Preschool destroys childhood. That is the age for interacting with nature and listening to stories from their grandparents, socialize with relatives. Make 7 years as minimum age for schooling.

 @9KTQ32SIndependent from New Jersey answered…1mo1MO

No, this would effectively make preschool mandatory for those who are eligible to attend. Preschool does not necessarily affect the pupils educational performance in high school and all of the services provided in a preschool could be provided by the mother or father of the child.

 @9KSHHX8 from Indiana answered…1mo1MO

The states should offer reduced preschool for parents who are lower income, but they can opt-out if they don't want it.

 @9KL47YS from North Carolina answered…2mos2MO

Yes, but done in the state level and as long as parents have to option to send theirs child(ren) to private school.

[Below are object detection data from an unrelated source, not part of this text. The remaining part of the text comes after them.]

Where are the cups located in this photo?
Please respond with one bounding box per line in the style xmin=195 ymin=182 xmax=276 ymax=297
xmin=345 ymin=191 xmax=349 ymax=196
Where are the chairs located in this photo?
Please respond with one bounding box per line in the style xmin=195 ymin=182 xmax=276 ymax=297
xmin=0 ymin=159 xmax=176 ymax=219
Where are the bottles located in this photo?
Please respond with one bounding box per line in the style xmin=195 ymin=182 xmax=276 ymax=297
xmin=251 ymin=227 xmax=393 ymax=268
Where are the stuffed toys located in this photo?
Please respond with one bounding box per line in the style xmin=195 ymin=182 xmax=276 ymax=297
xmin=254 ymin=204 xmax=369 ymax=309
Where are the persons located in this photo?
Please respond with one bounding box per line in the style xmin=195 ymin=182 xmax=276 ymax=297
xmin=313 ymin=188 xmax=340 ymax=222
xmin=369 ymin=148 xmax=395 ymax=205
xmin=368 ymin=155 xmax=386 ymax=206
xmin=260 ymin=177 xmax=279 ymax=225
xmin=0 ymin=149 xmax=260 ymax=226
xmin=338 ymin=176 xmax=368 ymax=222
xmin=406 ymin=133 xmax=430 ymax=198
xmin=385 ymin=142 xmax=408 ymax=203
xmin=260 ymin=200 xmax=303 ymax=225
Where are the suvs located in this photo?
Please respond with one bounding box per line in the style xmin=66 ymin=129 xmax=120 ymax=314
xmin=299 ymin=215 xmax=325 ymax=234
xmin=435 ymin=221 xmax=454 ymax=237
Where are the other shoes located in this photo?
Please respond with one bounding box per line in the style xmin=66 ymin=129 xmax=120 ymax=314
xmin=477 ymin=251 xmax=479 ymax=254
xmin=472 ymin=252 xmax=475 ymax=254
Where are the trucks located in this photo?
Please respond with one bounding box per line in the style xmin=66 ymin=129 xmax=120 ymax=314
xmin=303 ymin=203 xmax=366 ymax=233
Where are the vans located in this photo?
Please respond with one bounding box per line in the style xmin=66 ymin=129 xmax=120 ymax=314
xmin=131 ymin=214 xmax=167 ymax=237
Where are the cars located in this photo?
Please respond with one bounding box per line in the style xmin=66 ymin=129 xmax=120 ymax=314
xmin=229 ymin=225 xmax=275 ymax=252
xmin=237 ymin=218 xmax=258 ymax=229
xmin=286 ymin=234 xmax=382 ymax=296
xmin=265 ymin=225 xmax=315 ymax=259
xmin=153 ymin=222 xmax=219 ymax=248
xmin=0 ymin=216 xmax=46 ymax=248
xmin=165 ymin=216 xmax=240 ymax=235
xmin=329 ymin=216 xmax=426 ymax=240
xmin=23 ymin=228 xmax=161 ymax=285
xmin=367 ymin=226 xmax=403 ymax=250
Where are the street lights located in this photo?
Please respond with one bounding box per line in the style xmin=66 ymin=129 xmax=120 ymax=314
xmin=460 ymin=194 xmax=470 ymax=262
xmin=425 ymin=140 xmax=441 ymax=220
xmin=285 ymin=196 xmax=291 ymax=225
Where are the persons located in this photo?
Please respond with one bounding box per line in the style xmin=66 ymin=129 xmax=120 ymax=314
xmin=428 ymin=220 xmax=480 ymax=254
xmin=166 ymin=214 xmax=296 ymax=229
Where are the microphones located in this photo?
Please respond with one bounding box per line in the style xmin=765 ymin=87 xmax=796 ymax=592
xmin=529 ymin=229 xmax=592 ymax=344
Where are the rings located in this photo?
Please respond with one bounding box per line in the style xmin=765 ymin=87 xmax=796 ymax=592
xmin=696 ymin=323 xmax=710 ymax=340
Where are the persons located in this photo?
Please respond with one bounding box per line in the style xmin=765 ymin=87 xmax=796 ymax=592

 @9KJ57X7 from Illinois answered…2mos2MO

No. Studies have shown that the benefits of early childhood education disappear by the fourth grade. However, there needs to be a better solution for childcare both early in life and for working parents (see my comments about social programs funding a way to education)

 @9KHHC79  from Florida answered…2mos2MO

Yes, but the cost should be split between federal, state, and local government and parents should have the right to choose whether their children will attend PreK and whether they will go to public or private schools.

 @9KH7ZYHfrom Montana answered…2mos2MO

Parents should have choices to where their child gets child care the opportunity to hire a nanny and send their child to a private day care. We need more federally funded daycare spaces for low income families.

 @9KGT4JNfrom Pennsylvania answered…2mos2MO

yes but it should depend on household income if you cant afford preschool and are working to make a living rate the federal government should pay for it

  @B.W.-Byars  from South Carolina answered…2mos2MO

Yes, the policy should prioritize high-quality, inclusive preschool programs with ongoing assessment and improvement, while also considering parental choice for diversity in options.